Every water company has raised its bills by more than inflation in the past decade, even though this is a regulated industry and price rises have to be agreed with Ofwat, the regulator.
Unfortunately, unlike with electricity and gas, you cannot switch your water company. Instead, you are forced to put up with whoever supplies the area in which you live. South West Water says that its own bills have risen partly because customers are spread across a "very wide area". The result is higher-than-average infrastructure costs and a lower-than-average number of customers to share the costs. For example, pumping drinking water over hills to isolated communities is more expensive than supplying a large town," says a spokesman. Other companies, such as Thames Water, which supplies London, blame the rising bills on the amount of work needed to keep ancient pipes from leaking. The price comparison site uSwitch has described rising water bills as a "relentless drain on our finances".
"This price increase will add to the pressure that consumers are under and will erode the breathing space afforded by the recent small fall in energy bills," says Ann Robinson, director of consumer policy. However, she added that there is one thing that some customers can do to save money on water, and that is to switch to a water meter. It is important that you do not do this as a kneejerk reaction when you get your water bill. Since a meter will charge you for your consumption, rather than you paying a flat rate for all the water you use, it is not suitable for everyone.
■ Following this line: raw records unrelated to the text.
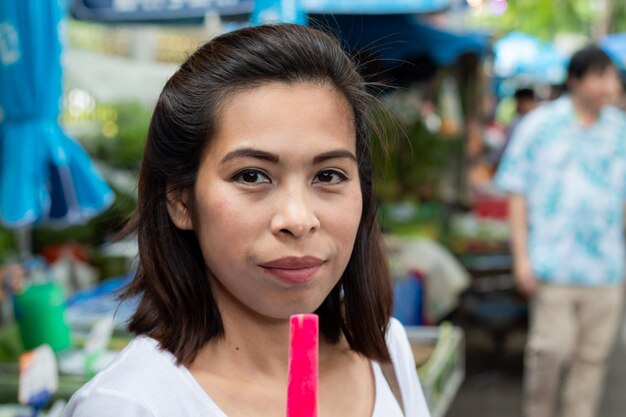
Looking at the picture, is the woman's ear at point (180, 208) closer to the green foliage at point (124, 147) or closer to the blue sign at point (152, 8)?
the blue sign at point (152, 8)

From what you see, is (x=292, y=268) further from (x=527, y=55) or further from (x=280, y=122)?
(x=527, y=55)

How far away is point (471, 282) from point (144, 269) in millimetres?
6017

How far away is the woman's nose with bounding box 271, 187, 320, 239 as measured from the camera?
4.31 ft

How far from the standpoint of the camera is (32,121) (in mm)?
4070

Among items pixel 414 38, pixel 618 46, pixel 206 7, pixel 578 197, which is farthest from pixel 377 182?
pixel 618 46

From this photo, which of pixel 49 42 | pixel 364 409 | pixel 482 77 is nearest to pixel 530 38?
pixel 482 77

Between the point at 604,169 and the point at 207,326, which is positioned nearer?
the point at 207,326

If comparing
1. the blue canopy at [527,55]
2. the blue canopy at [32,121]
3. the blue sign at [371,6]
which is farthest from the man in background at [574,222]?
the blue canopy at [527,55]

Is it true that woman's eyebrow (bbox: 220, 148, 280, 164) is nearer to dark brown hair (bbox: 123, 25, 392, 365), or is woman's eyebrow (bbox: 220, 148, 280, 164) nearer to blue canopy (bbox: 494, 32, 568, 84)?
dark brown hair (bbox: 123, 25, 392, 365)

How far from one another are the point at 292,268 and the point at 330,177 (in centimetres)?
17

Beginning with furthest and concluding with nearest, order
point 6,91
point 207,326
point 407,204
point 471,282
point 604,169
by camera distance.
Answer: point 407,204 < point 471,282 < point 604,169 < point 6,91 < point 207,326

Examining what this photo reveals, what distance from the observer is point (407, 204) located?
8008 mm

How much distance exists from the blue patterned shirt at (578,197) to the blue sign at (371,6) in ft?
3.78

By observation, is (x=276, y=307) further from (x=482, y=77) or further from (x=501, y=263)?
(x=482, y=77)
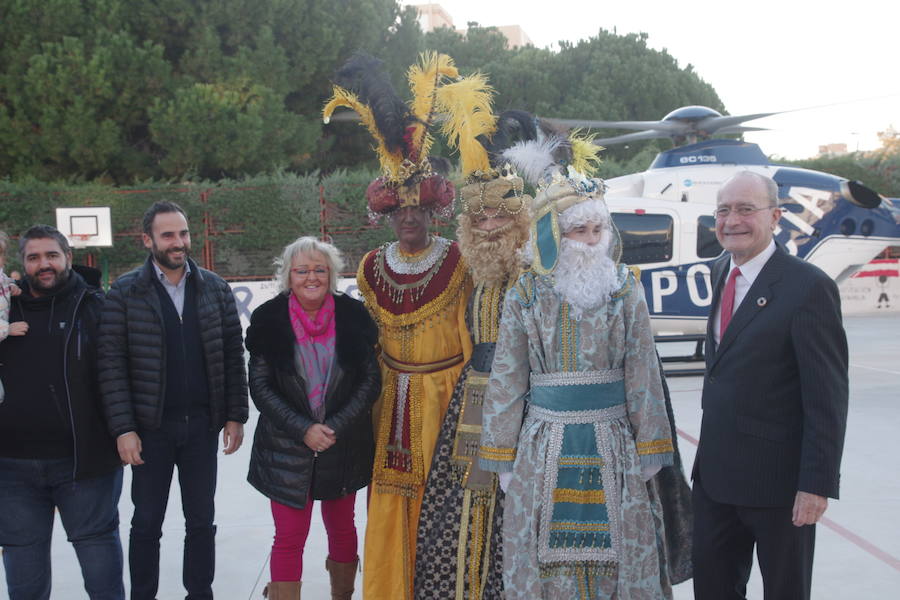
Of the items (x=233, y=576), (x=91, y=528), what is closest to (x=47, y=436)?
(x=91, y=528)

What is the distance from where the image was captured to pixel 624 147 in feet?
75.7

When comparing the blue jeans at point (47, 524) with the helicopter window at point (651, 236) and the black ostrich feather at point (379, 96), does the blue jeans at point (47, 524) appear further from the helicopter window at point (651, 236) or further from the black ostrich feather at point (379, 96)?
the helicopter window at point (651, 236)

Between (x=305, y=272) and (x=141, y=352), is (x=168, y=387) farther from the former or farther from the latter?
(x=305, y=272)

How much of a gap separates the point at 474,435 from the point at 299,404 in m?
0.67

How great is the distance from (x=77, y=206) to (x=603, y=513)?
13410mm

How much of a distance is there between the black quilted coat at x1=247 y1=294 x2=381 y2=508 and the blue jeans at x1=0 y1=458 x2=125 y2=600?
0.54 metres

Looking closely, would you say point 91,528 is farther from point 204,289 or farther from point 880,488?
point 880,488

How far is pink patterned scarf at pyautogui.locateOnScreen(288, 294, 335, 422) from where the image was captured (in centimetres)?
278

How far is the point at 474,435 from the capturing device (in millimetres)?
2686

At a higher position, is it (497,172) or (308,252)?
(497,172)

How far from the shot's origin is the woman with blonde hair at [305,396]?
8.94ft

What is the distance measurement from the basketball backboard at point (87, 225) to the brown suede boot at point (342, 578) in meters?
10.9

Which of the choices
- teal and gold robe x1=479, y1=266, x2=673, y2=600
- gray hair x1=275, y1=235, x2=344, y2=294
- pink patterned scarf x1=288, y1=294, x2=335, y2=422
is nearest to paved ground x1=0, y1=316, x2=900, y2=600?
pink patterned scarf x1=288, y1=294, x2=335, y2=422

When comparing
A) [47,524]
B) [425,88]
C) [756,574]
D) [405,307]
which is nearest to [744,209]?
[405,307]
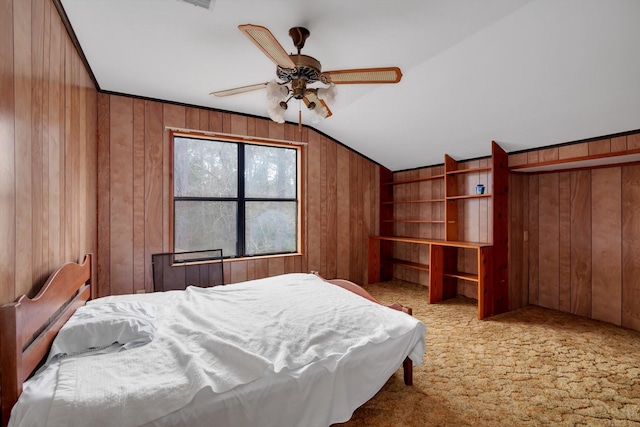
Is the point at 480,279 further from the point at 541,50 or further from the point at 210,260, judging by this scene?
the point at 210,260

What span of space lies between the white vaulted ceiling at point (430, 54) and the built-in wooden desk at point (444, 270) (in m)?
1.33

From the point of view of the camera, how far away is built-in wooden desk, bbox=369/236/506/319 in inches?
131

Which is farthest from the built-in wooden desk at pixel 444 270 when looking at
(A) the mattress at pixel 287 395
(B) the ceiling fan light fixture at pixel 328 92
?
(B) the ceiling fan light fixture at pixel 328 92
Water companies estimate that about half of households would pay less on meters.
The rule of thumb is that if you have more bedrooms than there are people living in your home, you will probably benefit from a water meter. This is because your previously unmetered bill will have been calculated on how big your home is, rather than how much water you use. So if your house is "underoccupied" and you are not metered, you are likely to use less water than you are being billed for.
According to uSwitch, getting a water meter installed could save you £54 a year, as long as you fall into the right category of user. The company has a calculator on its website which asks detailed questions about, for example, how much washing you do and whether you have a power shower.